With the prospect of a new nuclear arms race (with Egypt, Saudi Arabia and Turkey likely to join the nuclear club) the research and monitoring at AWE, Aldermaston and Blacknest, as well as the assembly sites at Burghfield and Coulport, will become more urgent and vital.
The main weapons mission is Trident and the Astraea warhead – so far there has been no request to develop new weapons. But nuclear armament, and Britain’s contribution to it, will be a core element at the Nato summit in the Hague next week. At the UK’s Land Warfare or main Army conference by RUSI in London last week, the outgoing head of the armed forces Admiral Sir Tony Radakin spelled out Trump’s plan for Nato. His words were supposed to be off the record, but inadvertently broadcast live on GB News. Trump wanted to reduce the US military presence and conventional support. But the US would continue to provide the strategic “nuclear umbrella” over Nato - provided the European allies took full charge and cost for the their own defence.

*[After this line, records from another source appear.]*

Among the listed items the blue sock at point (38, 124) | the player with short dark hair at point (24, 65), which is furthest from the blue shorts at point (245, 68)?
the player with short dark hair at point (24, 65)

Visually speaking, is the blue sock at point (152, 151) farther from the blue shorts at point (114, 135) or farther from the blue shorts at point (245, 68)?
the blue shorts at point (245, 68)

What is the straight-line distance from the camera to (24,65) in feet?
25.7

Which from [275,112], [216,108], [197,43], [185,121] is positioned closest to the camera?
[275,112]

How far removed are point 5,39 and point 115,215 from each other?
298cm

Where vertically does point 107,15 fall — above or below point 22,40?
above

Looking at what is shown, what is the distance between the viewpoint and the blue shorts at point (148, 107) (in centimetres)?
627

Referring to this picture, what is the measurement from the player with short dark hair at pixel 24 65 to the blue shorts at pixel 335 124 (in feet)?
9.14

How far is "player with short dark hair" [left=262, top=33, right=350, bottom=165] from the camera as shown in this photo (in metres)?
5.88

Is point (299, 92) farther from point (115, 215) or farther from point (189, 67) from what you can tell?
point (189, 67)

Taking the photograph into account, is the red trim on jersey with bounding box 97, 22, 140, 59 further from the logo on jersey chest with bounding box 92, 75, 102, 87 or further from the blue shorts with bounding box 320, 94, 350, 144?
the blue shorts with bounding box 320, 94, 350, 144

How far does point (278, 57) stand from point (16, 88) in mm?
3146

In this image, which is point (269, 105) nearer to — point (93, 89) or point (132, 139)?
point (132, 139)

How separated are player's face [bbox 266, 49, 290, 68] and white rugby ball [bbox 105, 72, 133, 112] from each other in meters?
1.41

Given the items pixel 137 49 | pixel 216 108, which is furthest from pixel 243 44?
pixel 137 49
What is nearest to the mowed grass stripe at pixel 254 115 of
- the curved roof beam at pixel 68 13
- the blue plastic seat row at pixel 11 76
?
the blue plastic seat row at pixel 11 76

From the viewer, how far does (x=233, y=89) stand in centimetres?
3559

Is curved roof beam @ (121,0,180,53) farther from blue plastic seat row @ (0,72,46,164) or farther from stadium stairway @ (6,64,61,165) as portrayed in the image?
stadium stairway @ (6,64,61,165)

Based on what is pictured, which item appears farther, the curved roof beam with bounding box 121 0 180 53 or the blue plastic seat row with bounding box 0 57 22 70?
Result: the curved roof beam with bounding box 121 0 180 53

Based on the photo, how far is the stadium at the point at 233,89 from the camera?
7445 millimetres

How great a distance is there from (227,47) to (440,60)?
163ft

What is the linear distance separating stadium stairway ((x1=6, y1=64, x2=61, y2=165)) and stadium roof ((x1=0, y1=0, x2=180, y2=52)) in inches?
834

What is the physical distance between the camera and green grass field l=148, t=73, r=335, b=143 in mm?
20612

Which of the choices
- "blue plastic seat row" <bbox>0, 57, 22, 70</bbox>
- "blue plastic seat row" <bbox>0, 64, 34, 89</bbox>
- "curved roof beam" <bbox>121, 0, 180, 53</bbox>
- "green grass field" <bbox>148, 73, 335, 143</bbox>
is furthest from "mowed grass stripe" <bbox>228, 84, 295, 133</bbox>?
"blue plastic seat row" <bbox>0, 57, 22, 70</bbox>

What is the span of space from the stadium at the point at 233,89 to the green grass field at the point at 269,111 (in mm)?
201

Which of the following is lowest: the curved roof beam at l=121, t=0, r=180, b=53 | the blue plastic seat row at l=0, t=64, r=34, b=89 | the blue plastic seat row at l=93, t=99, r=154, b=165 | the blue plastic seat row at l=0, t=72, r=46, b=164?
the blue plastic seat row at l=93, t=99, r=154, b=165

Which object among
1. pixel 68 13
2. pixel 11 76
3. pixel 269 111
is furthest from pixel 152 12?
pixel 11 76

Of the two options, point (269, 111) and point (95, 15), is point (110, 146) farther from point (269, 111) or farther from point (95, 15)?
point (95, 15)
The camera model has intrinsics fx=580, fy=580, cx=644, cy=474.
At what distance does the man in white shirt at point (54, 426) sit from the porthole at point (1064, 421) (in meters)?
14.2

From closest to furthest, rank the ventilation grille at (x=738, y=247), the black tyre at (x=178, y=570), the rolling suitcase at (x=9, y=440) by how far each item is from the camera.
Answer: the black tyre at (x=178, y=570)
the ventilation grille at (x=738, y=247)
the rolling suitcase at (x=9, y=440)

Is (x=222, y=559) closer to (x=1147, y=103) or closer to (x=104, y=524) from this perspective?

This raises the question of tactical nuclear weapons – especially as Putin and his henchmen like Sergei Shoigou threaten to deploy them against Nato on a regular basis. Would Britain step up and work on new tactical nuclear weaponry alongside France?
Tony Radakin concluded that UK security, defence and foreign policy rest on putting Nato first, the US alliance and the nuclear deterrent. AWE Aldermaston is a key player in the testing and assurance of these policies. This week a YouGov poll for the MoD recorded 65% approval for the UK’s nuclear deterrent – the highest so far.